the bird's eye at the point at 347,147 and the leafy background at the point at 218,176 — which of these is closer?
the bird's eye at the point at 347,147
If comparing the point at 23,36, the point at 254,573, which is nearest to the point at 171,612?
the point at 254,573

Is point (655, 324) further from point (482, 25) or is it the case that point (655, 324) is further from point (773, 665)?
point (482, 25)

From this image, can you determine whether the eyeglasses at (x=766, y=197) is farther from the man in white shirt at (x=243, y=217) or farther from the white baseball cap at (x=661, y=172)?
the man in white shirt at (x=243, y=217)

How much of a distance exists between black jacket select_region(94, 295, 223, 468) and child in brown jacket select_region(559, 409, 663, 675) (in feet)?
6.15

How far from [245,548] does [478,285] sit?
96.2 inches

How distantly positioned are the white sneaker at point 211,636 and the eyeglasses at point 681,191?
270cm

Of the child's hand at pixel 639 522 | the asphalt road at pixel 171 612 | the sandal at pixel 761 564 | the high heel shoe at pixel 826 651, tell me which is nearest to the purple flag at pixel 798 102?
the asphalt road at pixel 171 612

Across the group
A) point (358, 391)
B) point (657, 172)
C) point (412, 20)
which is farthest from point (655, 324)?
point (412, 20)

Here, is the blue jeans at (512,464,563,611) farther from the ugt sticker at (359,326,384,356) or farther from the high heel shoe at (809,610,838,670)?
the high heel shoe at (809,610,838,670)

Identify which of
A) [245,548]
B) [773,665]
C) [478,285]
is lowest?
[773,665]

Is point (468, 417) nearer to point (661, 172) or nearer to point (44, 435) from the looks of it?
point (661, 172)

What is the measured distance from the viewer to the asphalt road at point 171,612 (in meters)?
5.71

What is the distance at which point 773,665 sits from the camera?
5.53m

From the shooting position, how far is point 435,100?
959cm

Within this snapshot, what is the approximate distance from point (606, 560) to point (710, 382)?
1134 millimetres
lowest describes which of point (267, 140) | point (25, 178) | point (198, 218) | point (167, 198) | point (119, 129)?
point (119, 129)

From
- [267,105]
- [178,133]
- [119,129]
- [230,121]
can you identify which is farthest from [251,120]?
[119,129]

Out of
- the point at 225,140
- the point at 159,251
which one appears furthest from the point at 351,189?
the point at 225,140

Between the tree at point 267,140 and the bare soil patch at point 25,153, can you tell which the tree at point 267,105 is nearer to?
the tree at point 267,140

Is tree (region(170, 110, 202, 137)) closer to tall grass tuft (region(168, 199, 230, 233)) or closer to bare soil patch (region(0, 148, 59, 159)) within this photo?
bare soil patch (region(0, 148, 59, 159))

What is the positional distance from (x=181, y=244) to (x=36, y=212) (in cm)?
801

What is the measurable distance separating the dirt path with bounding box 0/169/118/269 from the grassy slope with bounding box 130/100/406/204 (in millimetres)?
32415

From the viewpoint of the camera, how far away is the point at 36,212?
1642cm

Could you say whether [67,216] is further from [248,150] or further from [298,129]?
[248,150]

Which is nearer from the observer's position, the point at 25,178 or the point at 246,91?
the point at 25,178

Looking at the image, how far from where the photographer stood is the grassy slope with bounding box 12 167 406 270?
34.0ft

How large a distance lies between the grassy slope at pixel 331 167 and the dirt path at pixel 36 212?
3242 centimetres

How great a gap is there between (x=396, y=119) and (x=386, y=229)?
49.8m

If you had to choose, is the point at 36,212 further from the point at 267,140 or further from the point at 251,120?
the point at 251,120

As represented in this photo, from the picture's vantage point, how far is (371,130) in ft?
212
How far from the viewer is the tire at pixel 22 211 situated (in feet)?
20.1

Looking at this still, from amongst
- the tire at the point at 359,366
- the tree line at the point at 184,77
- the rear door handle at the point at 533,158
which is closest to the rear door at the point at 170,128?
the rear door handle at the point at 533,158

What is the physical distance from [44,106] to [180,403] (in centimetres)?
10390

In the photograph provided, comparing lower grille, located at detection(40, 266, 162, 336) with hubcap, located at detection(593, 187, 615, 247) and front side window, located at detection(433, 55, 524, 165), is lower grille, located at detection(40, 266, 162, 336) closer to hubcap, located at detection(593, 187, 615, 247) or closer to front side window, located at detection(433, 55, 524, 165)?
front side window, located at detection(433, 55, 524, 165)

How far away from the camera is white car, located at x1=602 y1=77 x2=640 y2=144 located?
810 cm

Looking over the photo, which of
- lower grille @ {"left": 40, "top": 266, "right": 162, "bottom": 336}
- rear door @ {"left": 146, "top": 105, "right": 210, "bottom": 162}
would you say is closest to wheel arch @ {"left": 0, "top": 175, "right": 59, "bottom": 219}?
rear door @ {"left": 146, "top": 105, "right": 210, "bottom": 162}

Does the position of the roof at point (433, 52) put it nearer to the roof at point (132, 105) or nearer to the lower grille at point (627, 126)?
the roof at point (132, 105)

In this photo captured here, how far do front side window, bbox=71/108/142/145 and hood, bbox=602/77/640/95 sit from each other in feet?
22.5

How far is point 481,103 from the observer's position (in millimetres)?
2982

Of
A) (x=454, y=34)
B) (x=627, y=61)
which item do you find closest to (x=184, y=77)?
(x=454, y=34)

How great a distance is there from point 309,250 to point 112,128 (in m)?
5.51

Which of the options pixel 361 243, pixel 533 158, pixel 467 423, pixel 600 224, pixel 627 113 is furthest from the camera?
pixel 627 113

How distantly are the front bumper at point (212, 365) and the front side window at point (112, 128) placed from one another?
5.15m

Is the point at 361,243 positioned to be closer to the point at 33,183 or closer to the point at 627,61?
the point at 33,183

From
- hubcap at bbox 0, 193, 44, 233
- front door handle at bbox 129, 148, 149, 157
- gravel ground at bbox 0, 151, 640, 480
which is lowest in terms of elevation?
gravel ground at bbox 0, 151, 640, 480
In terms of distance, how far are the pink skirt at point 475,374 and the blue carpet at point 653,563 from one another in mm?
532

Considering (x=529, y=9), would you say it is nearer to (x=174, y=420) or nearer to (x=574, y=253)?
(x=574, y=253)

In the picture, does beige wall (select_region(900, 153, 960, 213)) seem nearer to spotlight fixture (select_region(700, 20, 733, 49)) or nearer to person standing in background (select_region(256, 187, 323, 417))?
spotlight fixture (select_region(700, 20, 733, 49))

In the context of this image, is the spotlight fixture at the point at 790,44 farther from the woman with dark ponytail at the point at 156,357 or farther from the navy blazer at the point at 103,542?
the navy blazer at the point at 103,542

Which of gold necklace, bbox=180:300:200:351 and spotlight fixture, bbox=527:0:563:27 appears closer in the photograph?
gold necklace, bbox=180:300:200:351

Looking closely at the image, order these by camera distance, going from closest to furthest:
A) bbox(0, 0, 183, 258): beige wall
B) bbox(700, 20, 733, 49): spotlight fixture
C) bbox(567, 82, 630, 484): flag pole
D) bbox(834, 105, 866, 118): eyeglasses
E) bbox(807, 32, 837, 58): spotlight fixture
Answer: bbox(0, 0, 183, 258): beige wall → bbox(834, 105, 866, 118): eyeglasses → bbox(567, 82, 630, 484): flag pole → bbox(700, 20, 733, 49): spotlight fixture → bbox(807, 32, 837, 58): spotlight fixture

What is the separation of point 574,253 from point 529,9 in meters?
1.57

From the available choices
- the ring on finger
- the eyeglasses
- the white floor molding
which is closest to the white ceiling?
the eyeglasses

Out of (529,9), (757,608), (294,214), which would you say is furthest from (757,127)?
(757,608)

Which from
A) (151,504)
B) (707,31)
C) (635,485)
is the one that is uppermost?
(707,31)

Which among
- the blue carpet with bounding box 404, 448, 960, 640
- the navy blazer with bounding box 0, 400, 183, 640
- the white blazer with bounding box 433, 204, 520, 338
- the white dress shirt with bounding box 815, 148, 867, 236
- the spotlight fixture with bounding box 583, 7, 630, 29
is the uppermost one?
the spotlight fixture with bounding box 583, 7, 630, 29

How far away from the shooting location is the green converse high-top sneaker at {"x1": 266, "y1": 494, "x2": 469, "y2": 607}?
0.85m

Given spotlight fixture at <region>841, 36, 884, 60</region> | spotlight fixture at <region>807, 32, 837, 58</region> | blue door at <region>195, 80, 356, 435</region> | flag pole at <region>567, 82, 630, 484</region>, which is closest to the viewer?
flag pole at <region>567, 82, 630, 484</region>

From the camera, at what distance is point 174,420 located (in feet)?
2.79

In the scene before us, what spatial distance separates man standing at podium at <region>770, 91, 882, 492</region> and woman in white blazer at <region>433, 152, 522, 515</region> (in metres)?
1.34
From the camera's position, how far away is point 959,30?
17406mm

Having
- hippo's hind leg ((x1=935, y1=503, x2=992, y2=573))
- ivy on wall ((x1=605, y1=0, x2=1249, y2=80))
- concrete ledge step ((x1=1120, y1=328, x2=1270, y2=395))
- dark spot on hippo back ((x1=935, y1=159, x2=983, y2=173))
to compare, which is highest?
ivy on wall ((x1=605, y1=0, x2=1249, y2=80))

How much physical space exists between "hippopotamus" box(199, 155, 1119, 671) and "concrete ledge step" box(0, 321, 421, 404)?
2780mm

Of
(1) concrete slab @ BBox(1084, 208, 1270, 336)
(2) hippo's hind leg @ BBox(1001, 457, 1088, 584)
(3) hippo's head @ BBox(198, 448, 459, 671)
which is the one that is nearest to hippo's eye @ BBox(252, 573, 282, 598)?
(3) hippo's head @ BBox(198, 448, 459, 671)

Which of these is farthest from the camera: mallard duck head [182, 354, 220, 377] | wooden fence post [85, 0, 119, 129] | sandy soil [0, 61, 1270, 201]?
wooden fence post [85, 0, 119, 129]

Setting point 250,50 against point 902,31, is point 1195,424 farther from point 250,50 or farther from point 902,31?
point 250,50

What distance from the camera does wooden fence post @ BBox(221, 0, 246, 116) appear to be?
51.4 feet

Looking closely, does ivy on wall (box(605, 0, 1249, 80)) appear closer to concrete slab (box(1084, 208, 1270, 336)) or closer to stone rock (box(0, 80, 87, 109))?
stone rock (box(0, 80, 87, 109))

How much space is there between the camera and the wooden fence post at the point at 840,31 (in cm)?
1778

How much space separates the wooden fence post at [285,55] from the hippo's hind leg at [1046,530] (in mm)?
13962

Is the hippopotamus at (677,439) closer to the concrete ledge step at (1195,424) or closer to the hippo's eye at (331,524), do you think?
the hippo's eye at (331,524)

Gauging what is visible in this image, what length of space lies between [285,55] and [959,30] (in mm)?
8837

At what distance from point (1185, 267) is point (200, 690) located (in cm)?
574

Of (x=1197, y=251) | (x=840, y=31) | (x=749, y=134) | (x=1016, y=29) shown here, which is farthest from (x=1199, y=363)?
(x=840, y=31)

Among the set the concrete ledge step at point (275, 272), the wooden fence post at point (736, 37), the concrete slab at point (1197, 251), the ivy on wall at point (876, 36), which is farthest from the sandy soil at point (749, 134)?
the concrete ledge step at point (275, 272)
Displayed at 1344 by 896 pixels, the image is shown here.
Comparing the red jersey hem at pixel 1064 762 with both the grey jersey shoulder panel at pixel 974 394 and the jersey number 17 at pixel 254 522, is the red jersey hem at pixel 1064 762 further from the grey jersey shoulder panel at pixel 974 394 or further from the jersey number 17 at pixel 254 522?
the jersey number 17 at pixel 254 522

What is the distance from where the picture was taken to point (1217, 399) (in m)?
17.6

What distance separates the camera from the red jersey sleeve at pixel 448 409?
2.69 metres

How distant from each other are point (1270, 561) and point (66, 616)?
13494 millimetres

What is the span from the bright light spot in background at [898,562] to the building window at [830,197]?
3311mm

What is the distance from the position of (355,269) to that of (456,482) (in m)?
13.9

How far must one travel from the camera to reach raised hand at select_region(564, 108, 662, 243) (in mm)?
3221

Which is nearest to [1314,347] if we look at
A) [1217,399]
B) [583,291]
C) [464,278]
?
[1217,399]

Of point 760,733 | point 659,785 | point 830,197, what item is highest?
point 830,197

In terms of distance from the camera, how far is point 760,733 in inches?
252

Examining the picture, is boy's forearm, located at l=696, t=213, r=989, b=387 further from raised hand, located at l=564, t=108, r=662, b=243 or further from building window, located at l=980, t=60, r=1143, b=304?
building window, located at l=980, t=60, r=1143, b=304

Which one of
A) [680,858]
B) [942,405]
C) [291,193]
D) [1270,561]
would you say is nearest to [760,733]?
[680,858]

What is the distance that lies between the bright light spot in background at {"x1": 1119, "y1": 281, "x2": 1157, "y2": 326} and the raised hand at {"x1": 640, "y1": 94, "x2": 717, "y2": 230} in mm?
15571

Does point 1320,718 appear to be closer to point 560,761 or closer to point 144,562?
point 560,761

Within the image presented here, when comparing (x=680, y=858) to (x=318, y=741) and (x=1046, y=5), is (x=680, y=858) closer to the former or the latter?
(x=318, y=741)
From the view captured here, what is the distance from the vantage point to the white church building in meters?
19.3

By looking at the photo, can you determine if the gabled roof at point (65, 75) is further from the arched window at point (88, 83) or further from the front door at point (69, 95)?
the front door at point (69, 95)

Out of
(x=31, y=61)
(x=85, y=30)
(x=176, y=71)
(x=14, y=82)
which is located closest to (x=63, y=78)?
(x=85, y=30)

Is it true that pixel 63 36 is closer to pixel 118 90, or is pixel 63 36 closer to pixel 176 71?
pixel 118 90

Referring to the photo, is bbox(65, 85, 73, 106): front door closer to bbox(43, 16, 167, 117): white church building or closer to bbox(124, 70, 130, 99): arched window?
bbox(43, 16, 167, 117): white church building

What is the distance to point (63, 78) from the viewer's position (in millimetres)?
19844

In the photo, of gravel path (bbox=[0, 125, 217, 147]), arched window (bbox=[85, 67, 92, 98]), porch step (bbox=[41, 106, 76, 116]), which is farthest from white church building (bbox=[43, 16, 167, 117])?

# # #

▶ _What you will do_:
Collect each line in the records above that contains the word "bounding", matching its case exactly.

▶ _Answer below_:
What is the measurable distance separating the dirt path with bounding box 0/169/118/269 from the grassy slope with bounding box 130/100/406/204 (in millimetres)?
Looking at the image, how far from where the photographer stood is the grassy slope with bounding box 12 167 406 270?
- the blue carpet with bounding box 404, 448, 960, 640
- the navy blazer with bounding box 0, 400, 183, 640
- the white blazer with bounding box 433, 204, 520, 338
- the white dress shirt with bounding box 815, 148, 867, 236
- the spotlight fixture with bounding box 583, 7, 630, 29
the spotlight fixture with bounding box 583, 7, 630, 29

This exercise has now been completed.